Coffee and Oranges

by Suzanne O’Connell


I look west out my office door.

There’s a stubborn spiderweb on my screen.

There’s a green chair on the deck I never sit in.

The chair once had dreams of accommodation,

but they were never realized.

A single red rose is finally blooming on the vine.

Yesterday I planted Carol’s sweet pea seeds.

It’s cooler now, and the weatherpeople talk about rain.

There were so many seeds, brown and plump,

and because they were Carol’s,

I felt pressure to give them the best chance,

to plant them perfectly.

If they bloom, her memory will surround me.
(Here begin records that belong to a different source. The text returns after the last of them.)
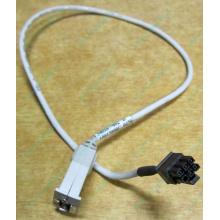 USB-кабель HP 346187-002 для HP ML370 G4 (Лосино-Петровский)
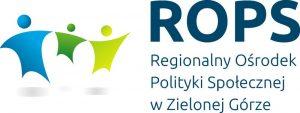 Regionalny Ośrodek Polityki Społecznej w Zielonej Górze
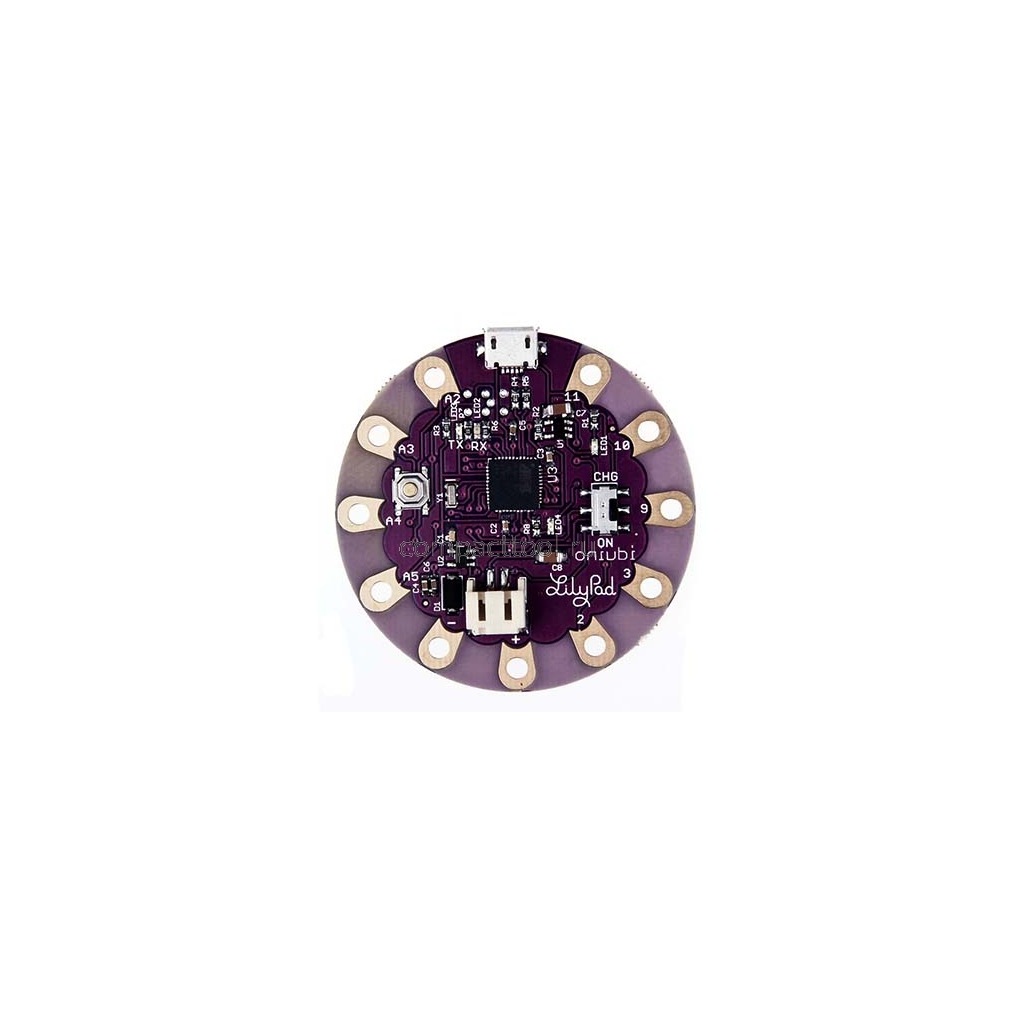 LilyPad модуль                                     С контроллером ATmega32U4 и USB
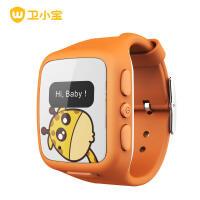 儿童智能手表电话手表gps定位手环小孩防丢失 双向通话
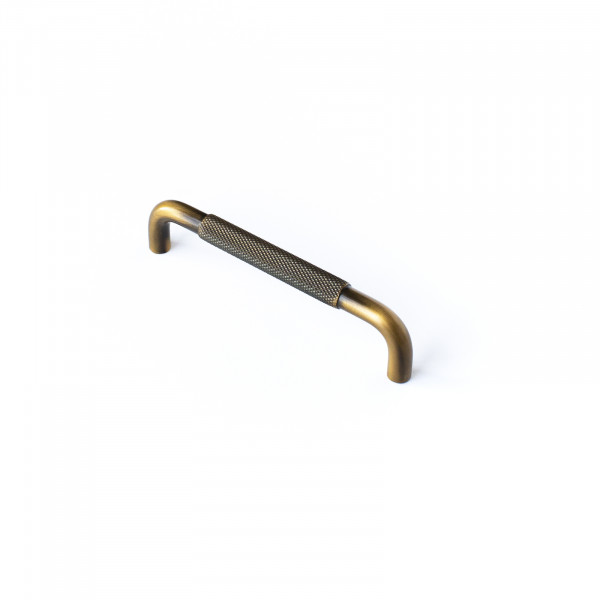 8870 matt antique bronze MAB 138mm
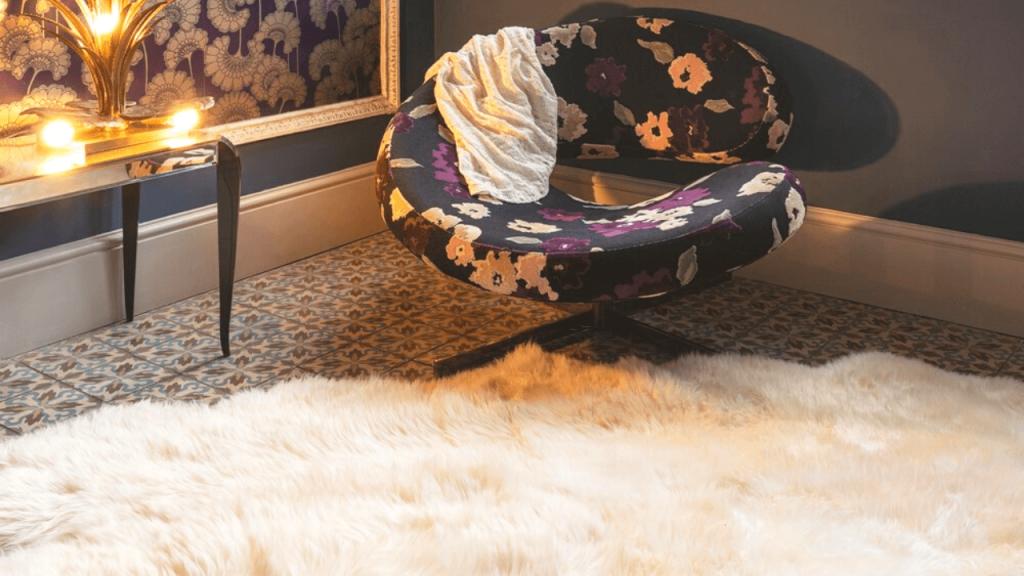 Sheepskin Fur Rug in fancy room Valetine's Day At Home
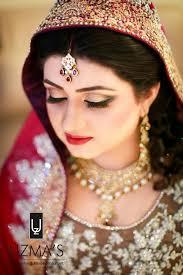 videos bridal make up 3 tune pk stani bridal makeup tutorial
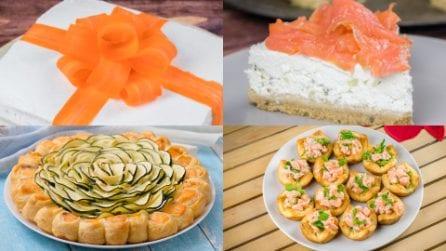 4 Ricette con il salmone dal risultato sorprendente!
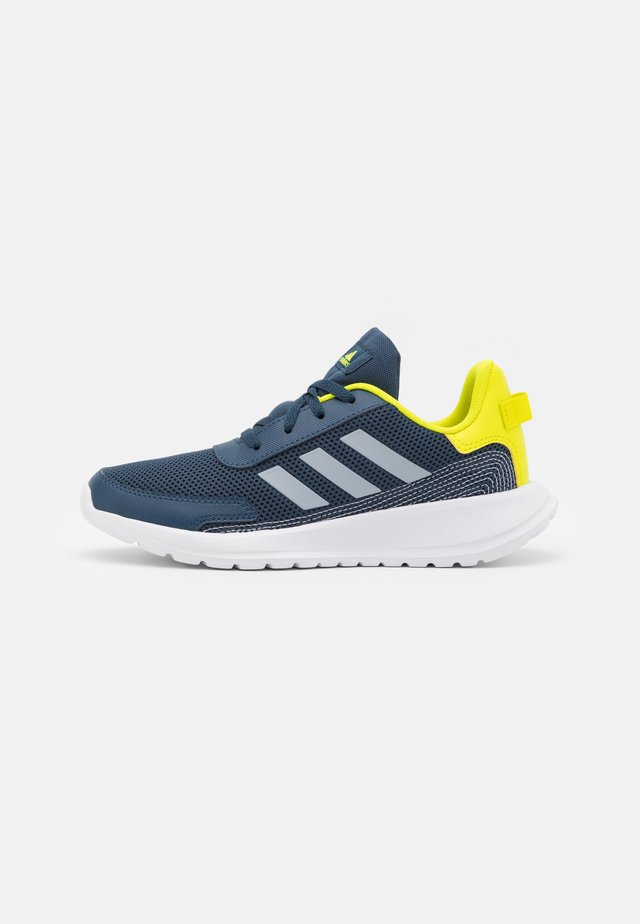 TENSAUR RUN UNISEX - Scarpe running neutre - crew navy/halo silver/acid yellow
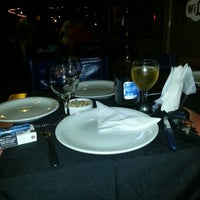 Photo taken at Pupys by Franco G. on 12/31/2012
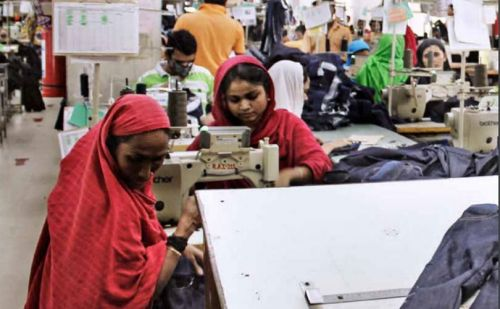 Amfori to boost gender equality in supply chains in Bangladesh, China and India
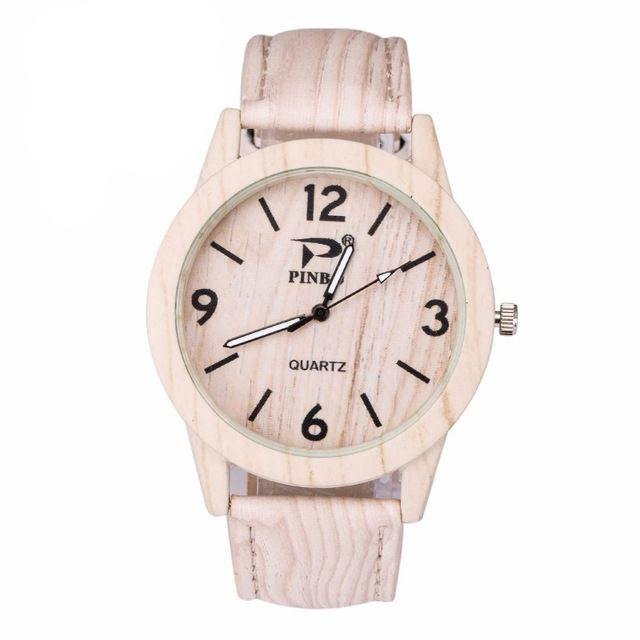 Roman Numerals Wooden Wristwatches //Price: $8.98 & FREE Shipping //     #hashtag3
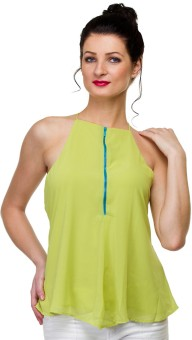 Uvi Style Casual Sleeveless Solid Women's Top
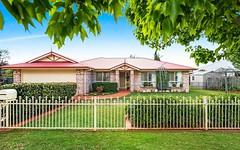 1 Fitzroy Lane, Pymble NSW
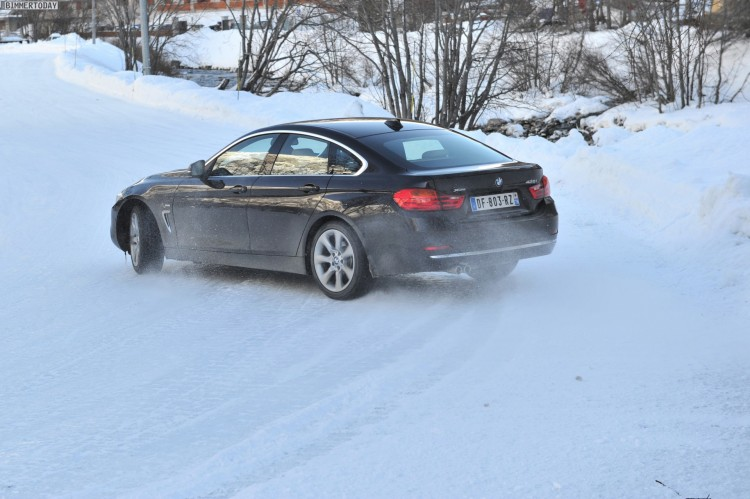 BMW-4er-Gran-Coupe-xDrive-F36-428i-Luxury-Line-23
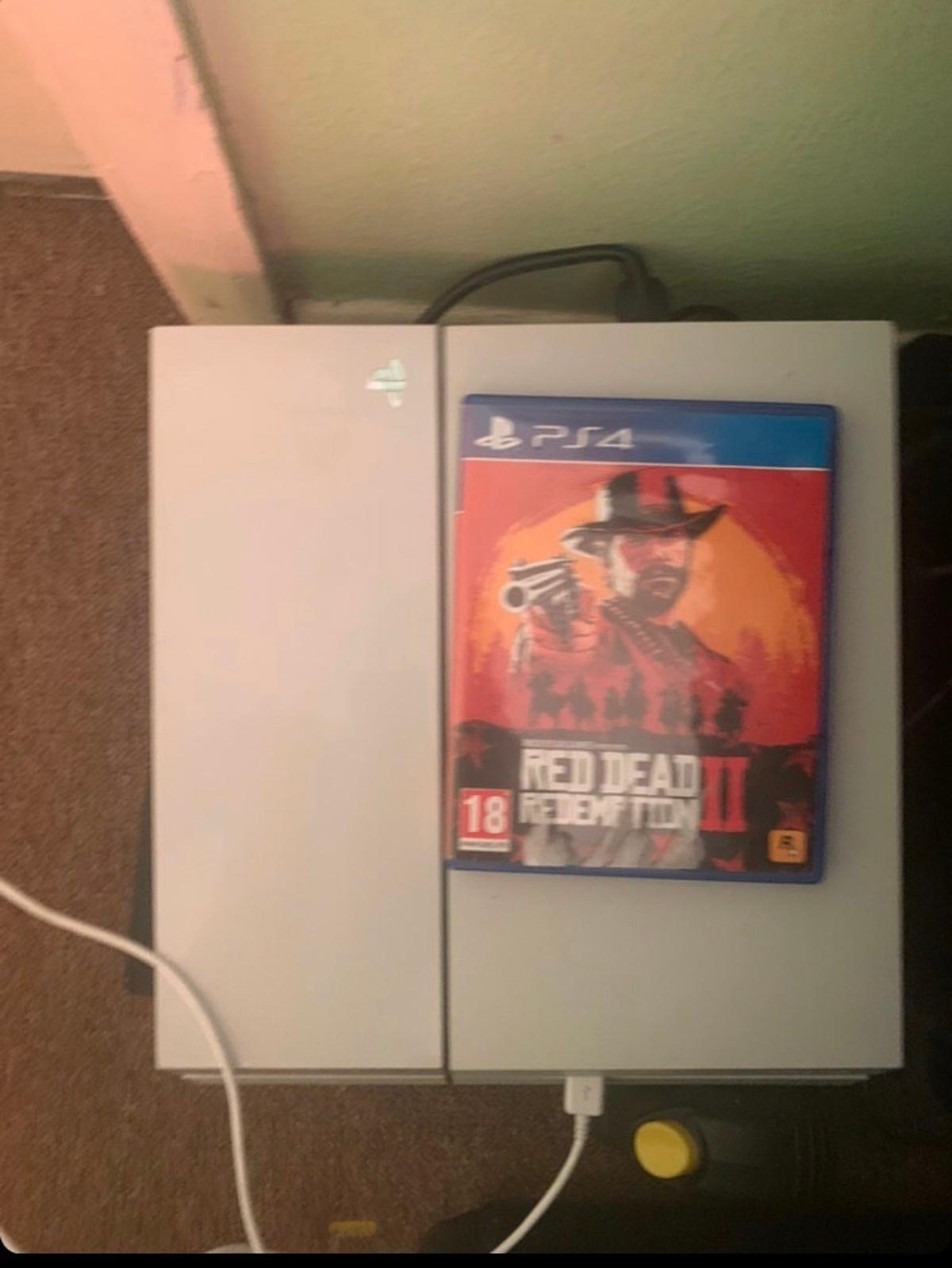 1tb good condition new fitted HDMI port 2 months ago and a new power supply fitted in. Also comes with headset,controller and wires Pick up Delivery only available for locals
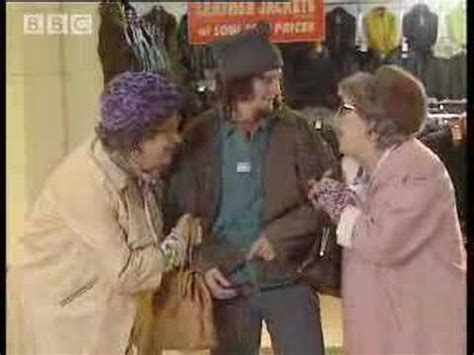 Young Old Lady Meme - old ladies at the supermarket bbc comedy youtube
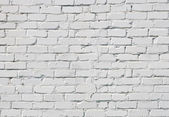 Una pared de ladrillo blanco — Foto de Stock
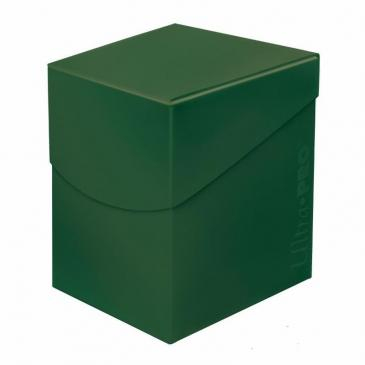Eclipse PRO 100+ Deck Box - Forest Green - UP 0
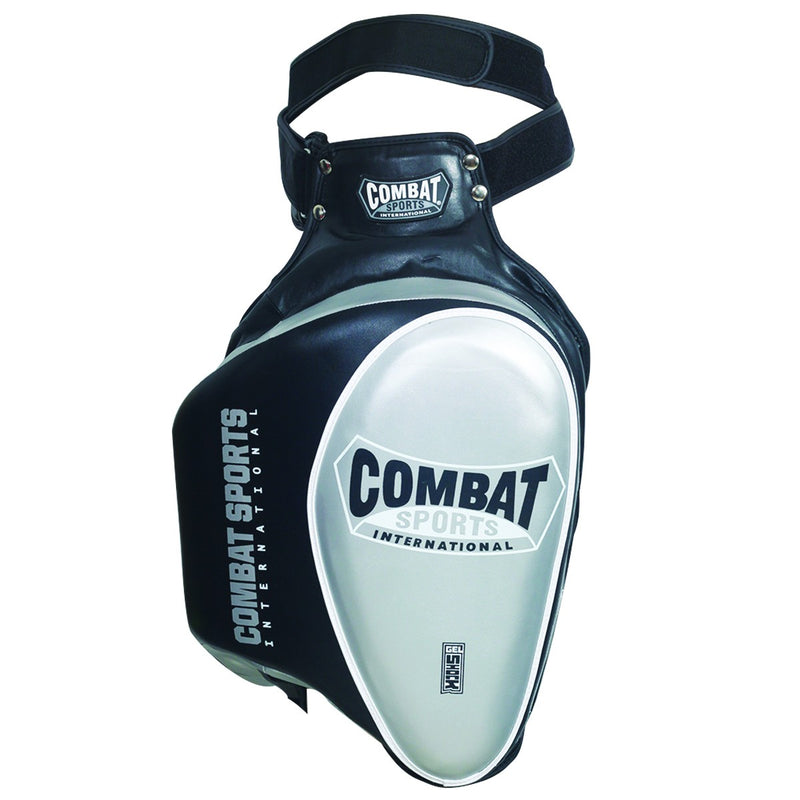 Combat Sports Thigh Guards - Pair - Full Contact Sports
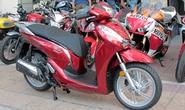 Đập hộp Honda SH 2015 hơn 300 triệu đồng đầu tiên về Việt Nam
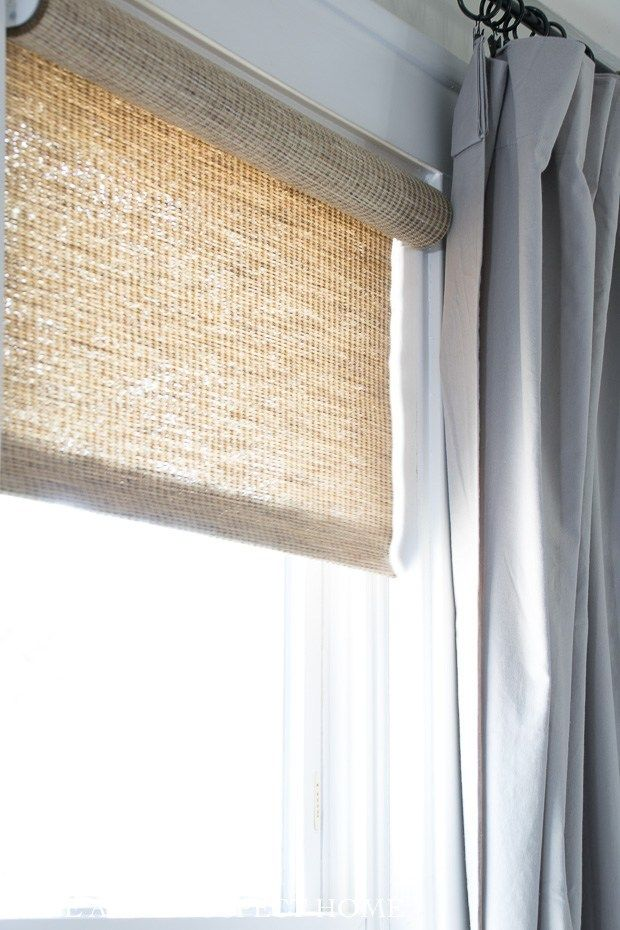 Woven Roller Shades The Perfect Window Covering Diy Window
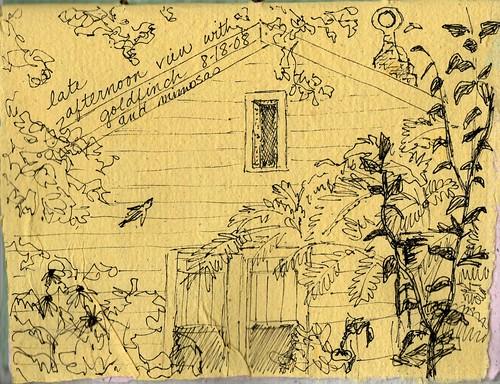 back yard sketch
I’ll cut some for the globe vase, too,

on my desk, like a science lab beaker.

It was also hers.

The smell of the blooms will take me back

to her upper yard, the tall cypress trees,

the old bathtub filled with water lilies

where Marcel fished for frogs,

the birds making a racket,

and the three of us plus Marcel

sitting in mismatched chairs

we found on walks and dragged home,

the three of us,

drinking coffee and eating oranges.




BIO: Suzanne O’Connell’s recently published work can be found in Bicoastal Review, Cantos, Chaffin Journal, Drunk Monkeys, Doubly Mad, El Portal Literary Journal, Midwest Quarterly, The Opiate, Perceptions Magazine, Pine Hills Review, pioneertown, Rue Scribe, Silver Birch Press, Sublunary Review, Tulsa Review, Visitant Lit, Word for/Word, Wrath-Bearing Tree, and others. She was awarded second place in the 2019 Poetry Super Highway poetry contest. O’Connell was also nominated twice for the Pushcart Prize and received Honorable Mention in the Steve Kowit Poetry Prize, 2019. Her two poetry collections, A Prayer For Torn Stockings and What Luck, were published by Garden Oak Press.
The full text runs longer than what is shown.